*PROBLEM SET*:
**A.** According to the text on the Mackey family name, around what year did surnames come to France?
**B.** Transcribe the records word for word, beginning at the line that contains "Given the image, does" and continuing through the end of the records.

***** TEXT SECTION

A little bit of genealogy for the Mackey and Cox families, job history and other personal and family content I will add from time to time.
A special thanks to our niece Christina (Cox) Zuffinetti for providing some missing updates and to Tom and Sherry (Mackey) Halub for updating Tom's side of the family.
Coat of Arms
MACKEY Family Name Origins
McKee Surname and
Surnames in general became a practice in China a few thousand years ago and came to France around 1100AD. Usually a surname would be a variation of a Christian name or description of the place in which they lived, color of their hair, their job, social status or the like. When the Normans conquered England, surnames were not in general use and were a relatively new innovation, even among Normans. All Milesian Irish (Most Irish are descended from one of the three sons of Milesius) and the McKees are likely fundamentally Phoenician (A native or inhabitant of ancient Phoenicia), that they traded among and intermarried with many races particularly the Egyptians and the Hebrews, and that they were in all probability the most advanced race on earth from the dawn of civilization. The Phoenicians invented money, made glass, sailed the seas in ships of their own construction, formulated the alphabet and written language and entertained a concept of deity, when the progenitors of many other races were still almost literally swinging by tails from the limbs of trees. Several hundred years before the incarnation, personal names commenced to add a suffix.

**********
***** ROWS

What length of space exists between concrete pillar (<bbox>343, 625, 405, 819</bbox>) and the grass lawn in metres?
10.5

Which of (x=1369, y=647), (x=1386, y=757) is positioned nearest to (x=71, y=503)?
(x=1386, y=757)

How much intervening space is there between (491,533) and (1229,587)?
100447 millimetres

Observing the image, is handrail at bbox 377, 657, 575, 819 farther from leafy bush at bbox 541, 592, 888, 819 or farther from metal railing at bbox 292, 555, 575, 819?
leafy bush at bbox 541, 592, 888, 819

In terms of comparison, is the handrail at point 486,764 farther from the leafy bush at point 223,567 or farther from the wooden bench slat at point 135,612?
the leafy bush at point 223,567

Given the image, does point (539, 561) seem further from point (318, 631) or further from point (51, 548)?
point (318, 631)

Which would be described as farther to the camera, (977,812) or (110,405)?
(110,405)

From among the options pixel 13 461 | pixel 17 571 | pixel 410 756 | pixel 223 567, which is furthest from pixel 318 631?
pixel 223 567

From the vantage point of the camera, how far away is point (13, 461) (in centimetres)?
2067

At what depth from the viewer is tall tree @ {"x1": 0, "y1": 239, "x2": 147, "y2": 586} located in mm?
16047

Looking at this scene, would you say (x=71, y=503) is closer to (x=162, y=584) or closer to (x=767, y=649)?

**********

*RESPONSES*:
**A.** Around 1100 AD.

**B.**
Given the image, does point (539, 561) seem further from point (318, 631) or further from point (51, 548)?
point (318, 631)

Which would be described as farther to the camera, (977,812) or (110,405)?
(110,405)

From among the options pixel 13 461 | pixel 17 571 | pixel 410 756 | pixel 223 567, which is furthest from pixel 318 631?
pixel 223 567

From the vantage point of the camera, how far away is point (13, 461) (in centimetres)?
2067

At what depth from the viewer is tall tree @ {"x1": 0, "y1": 239, "x2": 147, "y2": 586} located in mm?
16047

Looking at this scene, would you say (x=71, y=503) is closer to (x=162, y=584) or closer to (x=767, y=649)?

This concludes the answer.